• EXERCISE BRIEF:
Copy each of the records below word for word, keeping every line as it appears.

• EXTRACTED RECORDS:
• • •
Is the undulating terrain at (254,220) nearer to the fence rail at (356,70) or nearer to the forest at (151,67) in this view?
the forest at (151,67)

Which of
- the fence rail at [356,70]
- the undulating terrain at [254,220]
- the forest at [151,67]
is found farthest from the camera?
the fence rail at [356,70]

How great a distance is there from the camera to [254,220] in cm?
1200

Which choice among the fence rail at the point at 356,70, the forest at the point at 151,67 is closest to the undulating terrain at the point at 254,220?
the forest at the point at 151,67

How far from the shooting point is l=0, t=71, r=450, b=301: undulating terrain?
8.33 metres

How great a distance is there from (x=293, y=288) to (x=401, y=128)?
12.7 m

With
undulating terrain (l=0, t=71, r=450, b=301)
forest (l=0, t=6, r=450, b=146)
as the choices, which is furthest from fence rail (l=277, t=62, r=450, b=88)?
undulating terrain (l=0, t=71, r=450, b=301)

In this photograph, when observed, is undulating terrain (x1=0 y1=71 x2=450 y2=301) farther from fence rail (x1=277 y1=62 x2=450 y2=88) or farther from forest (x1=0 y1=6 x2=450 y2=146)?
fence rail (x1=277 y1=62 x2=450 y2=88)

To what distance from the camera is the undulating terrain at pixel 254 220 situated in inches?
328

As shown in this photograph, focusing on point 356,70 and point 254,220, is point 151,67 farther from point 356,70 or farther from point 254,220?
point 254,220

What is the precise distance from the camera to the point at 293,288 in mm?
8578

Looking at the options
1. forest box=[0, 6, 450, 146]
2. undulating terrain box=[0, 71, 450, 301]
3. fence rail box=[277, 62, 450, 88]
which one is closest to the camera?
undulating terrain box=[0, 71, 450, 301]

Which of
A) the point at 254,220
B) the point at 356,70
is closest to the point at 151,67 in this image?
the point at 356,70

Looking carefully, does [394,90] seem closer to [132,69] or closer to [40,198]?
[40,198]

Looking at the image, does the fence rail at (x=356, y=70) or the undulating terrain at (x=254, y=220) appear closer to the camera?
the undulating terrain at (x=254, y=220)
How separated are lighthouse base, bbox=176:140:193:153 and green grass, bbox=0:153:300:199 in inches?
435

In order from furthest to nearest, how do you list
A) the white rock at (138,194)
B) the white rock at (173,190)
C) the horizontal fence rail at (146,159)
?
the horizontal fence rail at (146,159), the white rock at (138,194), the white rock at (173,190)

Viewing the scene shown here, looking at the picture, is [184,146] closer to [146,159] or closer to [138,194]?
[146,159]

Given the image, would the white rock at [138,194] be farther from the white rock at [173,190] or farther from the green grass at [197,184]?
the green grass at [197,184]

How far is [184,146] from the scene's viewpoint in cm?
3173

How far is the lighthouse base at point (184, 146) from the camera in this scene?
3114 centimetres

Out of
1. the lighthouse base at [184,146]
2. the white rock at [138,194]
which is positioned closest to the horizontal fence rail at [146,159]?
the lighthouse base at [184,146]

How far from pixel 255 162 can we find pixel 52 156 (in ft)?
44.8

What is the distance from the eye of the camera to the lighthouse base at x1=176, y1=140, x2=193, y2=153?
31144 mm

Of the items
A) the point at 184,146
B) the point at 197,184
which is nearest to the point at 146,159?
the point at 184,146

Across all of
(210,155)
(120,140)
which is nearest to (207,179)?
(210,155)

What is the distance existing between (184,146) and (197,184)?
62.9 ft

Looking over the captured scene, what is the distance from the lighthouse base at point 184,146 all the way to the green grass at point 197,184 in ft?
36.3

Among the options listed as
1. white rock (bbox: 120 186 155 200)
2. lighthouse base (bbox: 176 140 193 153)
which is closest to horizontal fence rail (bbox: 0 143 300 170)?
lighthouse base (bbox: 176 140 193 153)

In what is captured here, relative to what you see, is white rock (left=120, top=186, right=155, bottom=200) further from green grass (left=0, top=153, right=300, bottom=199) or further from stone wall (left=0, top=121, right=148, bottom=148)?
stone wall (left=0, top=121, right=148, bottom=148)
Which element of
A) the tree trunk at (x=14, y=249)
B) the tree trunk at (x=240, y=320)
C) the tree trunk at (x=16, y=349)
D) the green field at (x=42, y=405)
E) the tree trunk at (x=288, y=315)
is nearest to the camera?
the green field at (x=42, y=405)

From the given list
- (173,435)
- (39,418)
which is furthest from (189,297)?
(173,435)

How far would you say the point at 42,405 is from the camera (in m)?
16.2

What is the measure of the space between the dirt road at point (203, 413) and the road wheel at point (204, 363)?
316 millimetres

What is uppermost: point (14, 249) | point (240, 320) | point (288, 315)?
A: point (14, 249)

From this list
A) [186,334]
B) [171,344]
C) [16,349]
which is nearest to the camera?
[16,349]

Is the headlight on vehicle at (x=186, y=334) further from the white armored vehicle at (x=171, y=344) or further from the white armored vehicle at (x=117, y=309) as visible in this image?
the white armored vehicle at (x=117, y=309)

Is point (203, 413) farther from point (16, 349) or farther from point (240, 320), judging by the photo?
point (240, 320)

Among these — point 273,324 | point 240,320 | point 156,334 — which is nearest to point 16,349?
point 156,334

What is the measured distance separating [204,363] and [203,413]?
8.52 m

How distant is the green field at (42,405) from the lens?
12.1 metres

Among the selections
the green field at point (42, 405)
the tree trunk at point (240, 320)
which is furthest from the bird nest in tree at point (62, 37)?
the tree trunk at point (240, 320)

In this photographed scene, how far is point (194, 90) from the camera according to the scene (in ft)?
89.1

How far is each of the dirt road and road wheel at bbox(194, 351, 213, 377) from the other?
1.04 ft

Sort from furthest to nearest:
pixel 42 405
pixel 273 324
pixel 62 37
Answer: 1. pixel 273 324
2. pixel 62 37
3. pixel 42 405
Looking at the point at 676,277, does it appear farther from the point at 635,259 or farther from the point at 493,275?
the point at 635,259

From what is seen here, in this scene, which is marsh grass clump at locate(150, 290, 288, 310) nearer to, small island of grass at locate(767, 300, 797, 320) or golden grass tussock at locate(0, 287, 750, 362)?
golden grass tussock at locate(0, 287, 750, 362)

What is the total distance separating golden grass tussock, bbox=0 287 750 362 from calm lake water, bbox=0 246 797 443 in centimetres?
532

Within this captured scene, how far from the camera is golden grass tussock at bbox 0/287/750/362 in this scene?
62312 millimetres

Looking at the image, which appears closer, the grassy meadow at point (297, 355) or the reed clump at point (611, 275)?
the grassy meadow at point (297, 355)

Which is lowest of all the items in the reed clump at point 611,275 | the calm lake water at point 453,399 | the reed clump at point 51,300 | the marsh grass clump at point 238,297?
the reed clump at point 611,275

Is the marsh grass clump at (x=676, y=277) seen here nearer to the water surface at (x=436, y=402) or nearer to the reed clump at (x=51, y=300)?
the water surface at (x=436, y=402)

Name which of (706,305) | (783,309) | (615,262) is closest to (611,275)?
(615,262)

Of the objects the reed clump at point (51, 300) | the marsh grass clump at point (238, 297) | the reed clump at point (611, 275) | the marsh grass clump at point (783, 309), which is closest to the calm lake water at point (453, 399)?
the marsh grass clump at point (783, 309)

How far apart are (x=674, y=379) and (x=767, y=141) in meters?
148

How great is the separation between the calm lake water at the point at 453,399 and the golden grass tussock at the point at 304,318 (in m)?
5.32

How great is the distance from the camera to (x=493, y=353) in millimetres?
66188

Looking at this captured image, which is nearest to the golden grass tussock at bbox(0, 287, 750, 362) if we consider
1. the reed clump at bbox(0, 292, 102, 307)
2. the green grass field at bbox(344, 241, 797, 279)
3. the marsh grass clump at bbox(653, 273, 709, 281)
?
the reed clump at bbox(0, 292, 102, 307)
• • •
• REPLY TO THE TASK:
Is the undulating terrain at (254,220) nearer to the fence rail at (356,70) or nearer to the forest at (151,67) in this view?
the forest at (151,67)

Which of
- the fence rail at [356,70]
- the undulating terrain at [254,220]
- the forest at [151,67]
is found farthest from the camera?
the fence rail at [356,70]

How great a distance is there from the camera to [254,220] in cm?
1200

Which choice among the fence rail at the point at 356,70, the forest at the point at 151,67 is closest to the undulating terrain at the point at 254,220?
the forest at the point at 151,67

How far from the shooting point is l=0, t=71, r=450, b=301: undulating terrain?
8.33 metres

How great a distance is there from (x=293, y=288) to (x=401, y=128)?
12.7 m

With
undulating terrain (l=0, t=71, r=450, b=301)
forest (l=0, t=6, r=450, b=146)
as the choices, which is furthest from fence rail (l=277, t=62, r=450, b=88)?
undulating terrain (l=0, t=71, r=450, b=301)

In this photograph, when observed, is undulating terrain (x1=0 y1=71 x2=450 y2=301) farther from fence rail (x1=277 y1=62 x2=450 y2=88) or farther from forest (x1=0 y1=6 x2=450 y2=146)?
fence rail (x1=277 y1=62 x2=450 y2=88)

To what distance from the camera is the undulating terrain at pixel 254 220 situated in inches?
328

As shown in this photograph, focusing on point 356,70 and point 254,220, is point 151,67 farther from point 356,70 or farther from point 254,220?
point 254,220

What is the precise distance from the camera to the point at 293,288 in mm?
8578

Looking at the options
1. forest box=[0, 6, 450, 146]
2. undulating terrain box=[0, 71, 450, 301]
3. fence rail box=[277, 62, 450, 88]
which one is closest to the camera?
undulating terrain box=[0, 71, 450, 301]

Which of
A) the point at 254,220
B) the point at 356,70
is closest to the point at 151,67 in this image?
the point at 356,70

Looking carefully, does [394,90] seem closer to [132,69] or closer to [40,198]?
[40,198]

Looking at the image, does the fence rail at (x=356, y=70) or the undulating terrain at (x=254, y=220) appear closer to the camera?
the undulating terrain at (x=254, y=220)
How separated are lighthouse base, bbox=176:140:193:153 and green grass, bbox=0:153:300:199 in inches?
435

In order from furthest to nearest, how do you list
A) the white rock at (138,194)
B) the white rock at (173,190)
C) the horizontal fence rail at (146,159)
?
the horizontal fence rail at (146,159), the white rock at (138,194), the white rock at (173,190)

Viewing the scene shown here, looking at the picture, is [184,146] closer to [146,159] or closer to [138,194]?
[146,159]

Given the image, would the white rock at [138,194] be farther from the white rock at [173,190] or farther from the green grass at [197,184]?
the green grass at [197,184]

How far is [184,146] from the scene's viewpoint in cm?
3173

How far is the lighthouse base at point (184, 146) from the camera in this scene?
3114 centimetres

Out of
1. the lighthouse base at [184,146]
2. the white rock at [138,194]
which is positioned closest to the horizontal fence rail at [146,159]?
the lighthouse base at [184,146]

How far from pixel 255 162 can we find pixel 52 156 (in ft)?
44.8

What is the distance from the eye of the camera to the lighthouse base at x1=176, y1=140, x2=193, y2=153?
31144 mm

Of the items
A) the point at 184,146
B) the point at 197,184
which is nearest to the point at 146,159?
the point at 184,146

Across all of
(210,155)
(120,140)
which is nearest to (207,179)?
(210,155)

What is the distance existing between (184,146) and (197,184)?
62.9 ft

Looking over the captured scene, what is the distance from the lighthouse base at point 184,146 all the way to the green grass at point 197,184 in ft?
36.3

Among the options listed as
1. white rock (bbox: 120 186 155 200)
2. lighthouse base (bbox: 176 140 193 153)
which is closest to horizontal fence rail (bbox: 0 143 300 170)?
lighthouse base (bbox: 176 140 193 153)

In what is captured here, relative to what you see, is white rock (left=120, top=186, right=155, bottom=200) further from green grass (left=0, top=153, right=300, bottom=199) or further from stone wall (left=0, top=121, right=148, bottom=148)?
stone wall (left=0, top=121, right=148, bottom=148)
Which element of
A) the tree trunk at (x=14, y=249)
B) the tree trunk at (x=240, y=320)
C) the tree trunk at (x=16, y=349)
D) the green field at (x=42, y=405)
E) the tree trunk at (x=288, y=315)
is nearest to the camera?
the green field at (x=42, y=405)

From the given list
- (173,435)
- (39,418)
which is furthest from (189,297)?
(173,435)

How far would you say the point at 42,405 is from the camera (in m)?
16.2

What is the measure of the space between the dirt road at point (203, 413) and the road wheel at point (204, 363)?
316 millimetres

What is uppermost: point (14, 249) | point (240, 320) | point (288, 315)?
A: point (14, 249)

From this list
A) [186,334]
B) [171,344]
C) [16,349]
which is nearest to the camera?
[16,349]

Is the headlight on vehicle at (x=186, y=334) further from the white armored vehicle at (x=171, y=344) or further from the white armored vehicle at (x=117, y=309) as visible in this image?
the white armored vehicle at (x=117, y=309)

Is point (203, 413) farther from point (16, 349) or farther from point (240, 320), judging by the photo?
point (240, 320)

Among these — point 273,324 | point 240,320 | point 156,334 — which is nearest to point 16,349?
point 156,334

What is the measured distance separating [204,363] and [203,413]?
8.52 m

How distant is the green field at (42,405) from the lens?
12.1 metres

Among the selections
the green field at point (42, 405)
the tree trunk at point (240, 320)
which is furthest from the bird nest in tree at point (62, 37)?
the tree trunk at point (240, 320)

In this photographed scene, how far is point (194, 90) from the camera according to the scene (in ft)?
89.1

How far is each of the dirt road and road wheel at bbox(194, 351, 213, 377) from the other?
1.04 ft

Sort from furthest to nearest:
pixel 42 405
pixel 273 324
pixel 62 37
Answer: 1. pixel 273 324
2. pixel 62 37
3. pixel 42 405
Looking at the point at 676,277, does it appear farther from the point at 635,259 or farther from the point at 493,275?
the point at 635,259

From what is seen here, in this scene, which is marsh grass clump at locate(150, 290, 288, 310) nearer to, small island of grass at locate(767, 300, 797, 320) or golden grass tussock at locate(0, 287, 750, 362)?
golden grass tussock at locate(0, 287, 750, 362)

What is the total distance separating golden grass tussock, bbox=0 287 750 362 from calm lake water, bbox=0 246 797 443 in centimetres?
532

Within this captured scene, how far from the camera is golden grass tussock at bbox 0/287/750/362 in this scene?
62312 millimetres

Looking at the image, which appears closer, the grassy meadow at point (297, 355) or the reed clump at point (611, 275)?
the grassy meadow at point (297, 355)

Which is lowest of all the items in the reed clump at point 611,275 | the calm lake water at point 453,399 | the reed clump at point 51,300 | the marsh grass clump at point 238,297?
the reed clump at point 611,275

Is the marsh grass clump at (x=676, y=277) seen here nearer to the water surface at (x=436, y=402) or nearer to the reed clump at (x=51, y=300)?
the water surface at (x=436, y=402)

Name which of (706,305) | (783,309) | (615,262) is closest to (611,275)?
(615,262)

Of the objects the reed clump at point (51, 300) | the marsh grass clump at point (238, 297) | the reed clump at point (611, 275) | the marsh grass clump at point (783, 309), which is closest to the calm lake water at point (453, 399)?
the marsh grass clump at point (783, 309)

How far apart are (x=674, y=379) and (x=767, y=141) in meters?
148

How great is the separation between the calm lake water at the point at 453,399 and the golden grass tussock at the point at 304,318 (in m)?
5.32

How great is the distance from the camera to (x=493, y=353) in millimetres?
66188

Looking at this captured image, which is nearest to the golden grass tussock at bbox(0, 287, 750, 362) if we consider
1. the reed clump at bbox(0, 292, 102, 307)
2. the green grass field at bbox(344, 241, 797, 279)
3. the marsh grass clump at bbox(653, 273, 709, 281)
?
the reed clump at bbox(0, 292, 102, 307)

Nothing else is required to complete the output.